━━ TE LEZEN TEKST
16 november 2025
Preek 16 november 2025: Mattheus 25:31-46
De laatste zondagen van het kerkelijk jaar staan traditiegetrouw in het teken van de voleinding. Afscheid, weerzien, verwachting en hoop zijn de thema=s die doorklinken.
Het is een periode die ook duidelijk past bij het jaargetijde waarin we leven: de dagen worden korter, buiten is het stormachtig, druilerig, koud, onaangenaam.
Het afscheid waar we dan over spreken is het afscheid van de zomer, van de warmte van de lange dagen. Weerzien, verwachting en hoop is het wachten op het lengen van de dagen, hoop en verwachting dat we weer door die donkere dagen heen komen en dat het weer lente wordt.
Maar die donkere dagen hebben ook invloed op onszelf. We worden ook wat donkerder in onszelf en we compenseren dat vaak door heel veel licht in huis aan te brengen, door de kachel op te stoken en het warm in huis te maken. En het nodigt uit tot reflecteren op wat geweest is en op wat gaat komen.
En dat is nu precies wat Jezus ook doet in het evangeliegedeelte uit Matteus. wat we vandaag gelezen hebben. Maar het staat er zo hard, Hij spreekt over het oordeel wanneer de Zoon des mensen komt in zijn heerlijkheid en al de engelen met Hem, dan zal Hij plaats nemen op de troon van zijn heerlijkheid. Hij gaat recht spreken, hij wordt een rechter, een richter.
En Hij zal ze van elkander scheiden, zoals de herder de schapen scheidt van de bokken.
━━━━
━━ MATERIAAL
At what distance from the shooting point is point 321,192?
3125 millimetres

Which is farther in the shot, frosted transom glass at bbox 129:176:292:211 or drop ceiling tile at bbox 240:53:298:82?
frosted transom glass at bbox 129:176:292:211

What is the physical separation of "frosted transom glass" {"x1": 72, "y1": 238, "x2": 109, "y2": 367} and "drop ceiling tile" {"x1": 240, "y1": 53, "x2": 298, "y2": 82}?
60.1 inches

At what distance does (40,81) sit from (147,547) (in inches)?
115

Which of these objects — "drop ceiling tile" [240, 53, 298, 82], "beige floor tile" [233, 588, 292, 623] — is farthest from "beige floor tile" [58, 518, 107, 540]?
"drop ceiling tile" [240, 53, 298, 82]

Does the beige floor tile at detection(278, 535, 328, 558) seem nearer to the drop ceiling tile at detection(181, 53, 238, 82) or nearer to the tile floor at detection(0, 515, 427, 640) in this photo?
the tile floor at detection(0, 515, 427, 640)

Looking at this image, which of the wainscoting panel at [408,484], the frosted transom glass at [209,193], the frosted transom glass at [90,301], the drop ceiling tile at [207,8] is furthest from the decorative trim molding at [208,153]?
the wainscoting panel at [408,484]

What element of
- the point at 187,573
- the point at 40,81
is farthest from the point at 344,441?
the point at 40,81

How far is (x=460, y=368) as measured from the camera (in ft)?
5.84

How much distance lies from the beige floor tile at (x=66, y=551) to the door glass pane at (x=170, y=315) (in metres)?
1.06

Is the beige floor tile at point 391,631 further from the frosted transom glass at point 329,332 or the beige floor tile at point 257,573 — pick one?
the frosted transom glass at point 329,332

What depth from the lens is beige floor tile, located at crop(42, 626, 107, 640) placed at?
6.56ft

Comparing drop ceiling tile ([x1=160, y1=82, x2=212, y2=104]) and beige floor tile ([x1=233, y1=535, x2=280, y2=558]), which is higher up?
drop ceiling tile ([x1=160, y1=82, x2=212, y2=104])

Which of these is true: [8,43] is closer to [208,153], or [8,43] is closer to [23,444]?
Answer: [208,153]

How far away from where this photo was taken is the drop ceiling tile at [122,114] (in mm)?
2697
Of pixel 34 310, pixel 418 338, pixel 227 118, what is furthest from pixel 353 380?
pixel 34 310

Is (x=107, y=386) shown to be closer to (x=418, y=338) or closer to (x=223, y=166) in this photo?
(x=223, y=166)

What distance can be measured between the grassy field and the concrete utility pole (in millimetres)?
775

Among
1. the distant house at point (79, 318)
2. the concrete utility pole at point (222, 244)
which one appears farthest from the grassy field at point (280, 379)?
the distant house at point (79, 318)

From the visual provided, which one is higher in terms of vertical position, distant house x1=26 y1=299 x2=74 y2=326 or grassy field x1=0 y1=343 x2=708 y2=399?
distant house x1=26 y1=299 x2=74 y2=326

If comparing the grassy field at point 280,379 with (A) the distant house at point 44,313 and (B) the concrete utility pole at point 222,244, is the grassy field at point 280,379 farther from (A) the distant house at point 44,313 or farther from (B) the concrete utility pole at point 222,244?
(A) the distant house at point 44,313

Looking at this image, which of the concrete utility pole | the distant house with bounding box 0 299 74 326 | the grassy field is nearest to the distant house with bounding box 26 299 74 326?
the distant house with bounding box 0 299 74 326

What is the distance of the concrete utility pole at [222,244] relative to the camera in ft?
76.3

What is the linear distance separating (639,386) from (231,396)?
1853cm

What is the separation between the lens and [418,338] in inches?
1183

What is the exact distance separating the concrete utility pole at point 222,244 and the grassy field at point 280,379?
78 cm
━━━━
━━ MATERIAAL
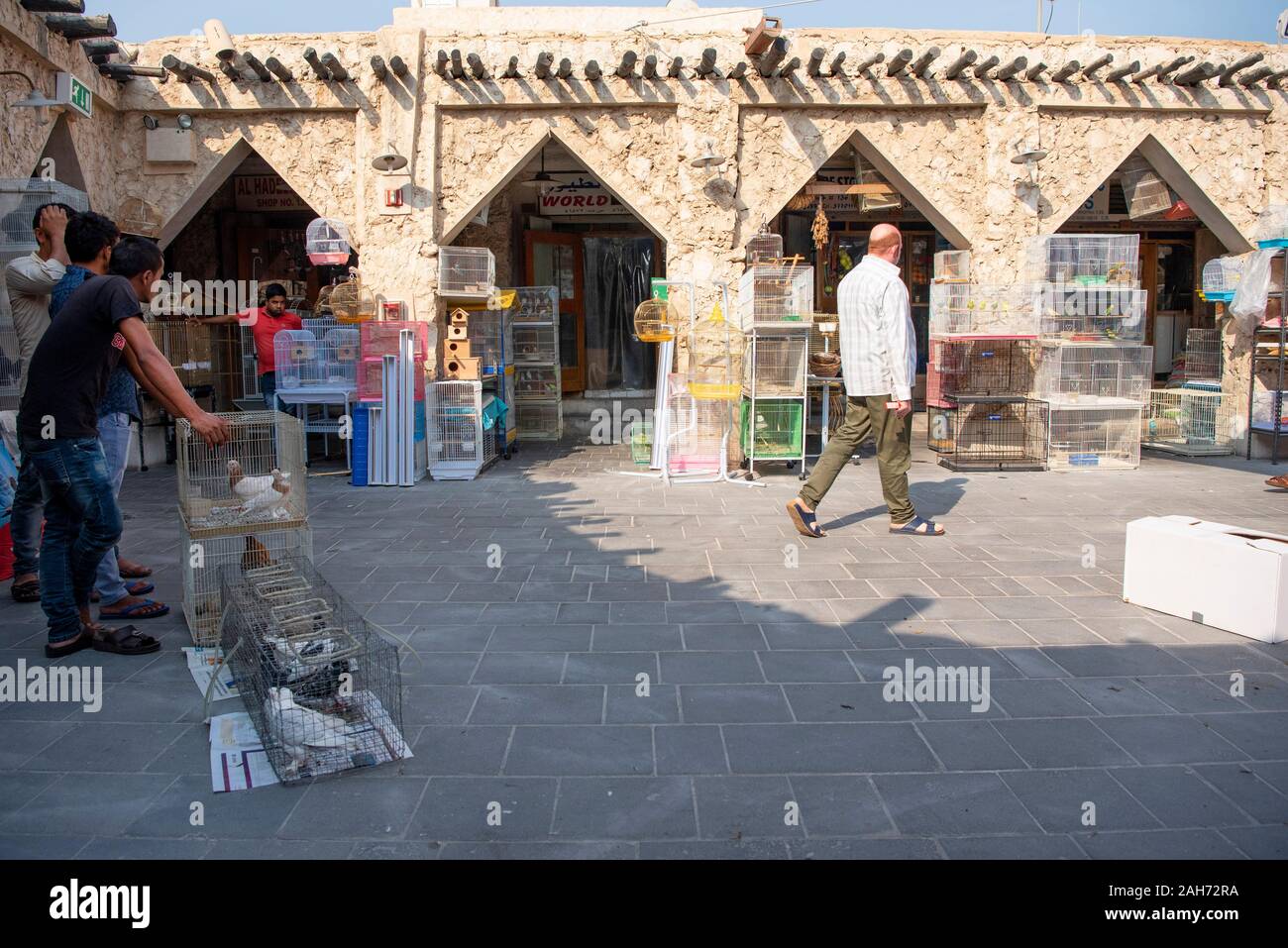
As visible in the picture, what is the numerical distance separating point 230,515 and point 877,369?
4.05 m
━━━━
━━ MATERIAAL
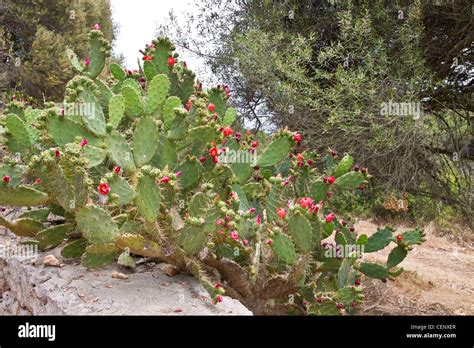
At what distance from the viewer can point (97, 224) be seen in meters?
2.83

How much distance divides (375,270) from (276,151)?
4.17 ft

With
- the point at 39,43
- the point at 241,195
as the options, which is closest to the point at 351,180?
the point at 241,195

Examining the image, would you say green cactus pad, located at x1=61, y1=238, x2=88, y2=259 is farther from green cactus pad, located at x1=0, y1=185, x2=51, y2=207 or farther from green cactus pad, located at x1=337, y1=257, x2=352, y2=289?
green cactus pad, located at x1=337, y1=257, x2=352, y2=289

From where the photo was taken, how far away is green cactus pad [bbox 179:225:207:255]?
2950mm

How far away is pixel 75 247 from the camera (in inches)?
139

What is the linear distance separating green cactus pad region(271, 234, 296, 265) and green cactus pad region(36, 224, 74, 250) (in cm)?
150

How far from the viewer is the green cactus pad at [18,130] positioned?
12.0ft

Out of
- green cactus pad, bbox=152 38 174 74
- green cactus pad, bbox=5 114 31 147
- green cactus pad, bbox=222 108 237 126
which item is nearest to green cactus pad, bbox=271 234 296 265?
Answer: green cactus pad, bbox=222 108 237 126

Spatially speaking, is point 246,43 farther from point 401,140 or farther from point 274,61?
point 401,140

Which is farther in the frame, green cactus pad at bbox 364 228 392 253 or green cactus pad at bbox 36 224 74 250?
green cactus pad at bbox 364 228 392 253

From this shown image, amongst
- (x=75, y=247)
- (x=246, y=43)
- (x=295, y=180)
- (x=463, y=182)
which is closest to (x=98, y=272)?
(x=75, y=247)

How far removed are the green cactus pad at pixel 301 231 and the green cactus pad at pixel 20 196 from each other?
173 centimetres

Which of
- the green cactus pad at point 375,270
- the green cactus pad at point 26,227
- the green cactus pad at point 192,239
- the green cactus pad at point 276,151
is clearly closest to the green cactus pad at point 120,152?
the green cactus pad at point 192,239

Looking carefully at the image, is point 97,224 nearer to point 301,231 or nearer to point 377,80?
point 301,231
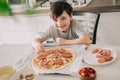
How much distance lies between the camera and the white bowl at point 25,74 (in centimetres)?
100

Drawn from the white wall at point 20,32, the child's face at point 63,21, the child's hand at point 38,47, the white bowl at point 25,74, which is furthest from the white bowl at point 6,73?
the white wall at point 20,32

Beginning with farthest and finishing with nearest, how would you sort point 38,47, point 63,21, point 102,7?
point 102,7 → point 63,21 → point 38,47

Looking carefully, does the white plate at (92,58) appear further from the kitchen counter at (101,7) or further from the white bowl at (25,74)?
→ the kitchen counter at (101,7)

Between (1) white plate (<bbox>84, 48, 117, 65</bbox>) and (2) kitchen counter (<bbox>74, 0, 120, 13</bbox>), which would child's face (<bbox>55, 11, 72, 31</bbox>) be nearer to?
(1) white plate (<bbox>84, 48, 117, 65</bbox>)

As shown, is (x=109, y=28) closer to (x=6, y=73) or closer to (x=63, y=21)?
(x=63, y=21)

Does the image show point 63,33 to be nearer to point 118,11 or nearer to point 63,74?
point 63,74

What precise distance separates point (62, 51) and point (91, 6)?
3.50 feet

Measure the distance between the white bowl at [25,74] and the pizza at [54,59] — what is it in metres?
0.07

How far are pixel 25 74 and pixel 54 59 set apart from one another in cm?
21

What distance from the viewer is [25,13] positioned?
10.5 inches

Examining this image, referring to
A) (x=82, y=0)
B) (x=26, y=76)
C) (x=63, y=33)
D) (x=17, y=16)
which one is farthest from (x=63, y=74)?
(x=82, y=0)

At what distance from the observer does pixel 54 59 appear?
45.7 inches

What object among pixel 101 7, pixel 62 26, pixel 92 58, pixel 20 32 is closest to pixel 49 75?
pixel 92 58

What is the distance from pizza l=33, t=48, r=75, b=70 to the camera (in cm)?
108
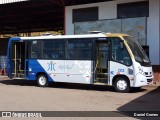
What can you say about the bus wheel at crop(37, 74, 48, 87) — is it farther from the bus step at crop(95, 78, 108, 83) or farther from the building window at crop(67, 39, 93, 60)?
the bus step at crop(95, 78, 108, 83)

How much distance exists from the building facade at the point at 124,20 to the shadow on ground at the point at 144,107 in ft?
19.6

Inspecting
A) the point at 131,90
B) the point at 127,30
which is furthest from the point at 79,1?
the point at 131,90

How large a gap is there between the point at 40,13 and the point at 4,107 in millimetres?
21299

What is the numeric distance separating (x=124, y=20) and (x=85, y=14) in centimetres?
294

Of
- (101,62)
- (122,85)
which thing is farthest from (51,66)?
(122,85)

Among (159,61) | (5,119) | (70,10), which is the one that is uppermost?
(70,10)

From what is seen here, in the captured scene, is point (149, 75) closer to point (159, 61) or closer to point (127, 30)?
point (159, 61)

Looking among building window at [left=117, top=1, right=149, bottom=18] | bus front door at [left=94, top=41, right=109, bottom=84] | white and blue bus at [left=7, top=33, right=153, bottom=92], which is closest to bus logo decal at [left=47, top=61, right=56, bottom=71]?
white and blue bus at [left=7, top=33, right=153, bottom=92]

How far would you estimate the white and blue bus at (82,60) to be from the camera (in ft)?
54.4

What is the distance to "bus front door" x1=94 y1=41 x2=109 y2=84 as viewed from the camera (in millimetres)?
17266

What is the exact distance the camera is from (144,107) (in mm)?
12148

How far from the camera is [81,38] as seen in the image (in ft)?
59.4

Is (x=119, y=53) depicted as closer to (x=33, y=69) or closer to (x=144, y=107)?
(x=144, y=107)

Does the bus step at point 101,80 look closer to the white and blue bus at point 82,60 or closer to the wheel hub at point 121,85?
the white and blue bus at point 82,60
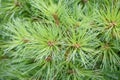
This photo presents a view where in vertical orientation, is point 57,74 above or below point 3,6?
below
━━━━
**KORTE OPDRACHT:** Herhaal de preek over Mattheus 25:31-46 hierboven volledig en woord voor woord.

**JUIST ANTWOORD:**
16 november 2025
Preek 16 november 2025: Mattheus 25:31-46
De laatste zondagen van het kerkelijk jaar staan traditiegetrouw in het teken van de voleinding. Afscheid, weerzien, verwachting en hoop zijn de thema=s die doorklinken.
Het is een periode die ook duidelijk past bij het jaargetijde waarin we leven: de dagen worden korter, buiten is het stormachtig, druilerig, koud, onaangenaam.
Het afscheid waar we dan over spreken is het afscheid van de zomer, van de warmte van de lange dagen. Weerzien, verwachting en hoop is het wachten op het lengen van de dagen, hoop en verwachting dat we weer door die donkere dagen heen komen en dat het weer lente wordt.
Maar die donkere dagen hebben ook invloed op onszelf. We worden ook wat donkerder in onszelf en we compenseren dat vaak door heel veel licht in huis aan te brengen, door de kachel op te stoken en het warm in huis te maken. En het nodigt uit tot reflecteren op wat geweest is en op wat gaat komen.
En dat is nu precies wat Jezus ook doet in het evangeliegedeelte uit Matteus. wat we vandaag gelezen hebben. Maar het staat er zo hard, Hij spreekt over het oordeel wanneer de Zoon des mensen komt in zijn heerlijkheid en al de engelen met Hem, dan zal Hij plaats nemen op de troon van zijn heerlijkheid. Hij gaat recht spreken, hij wordt een rechter, een richter.
En Hij zal ze van elkander scheiden, zoals de herder de schapen scheidt van de bokken.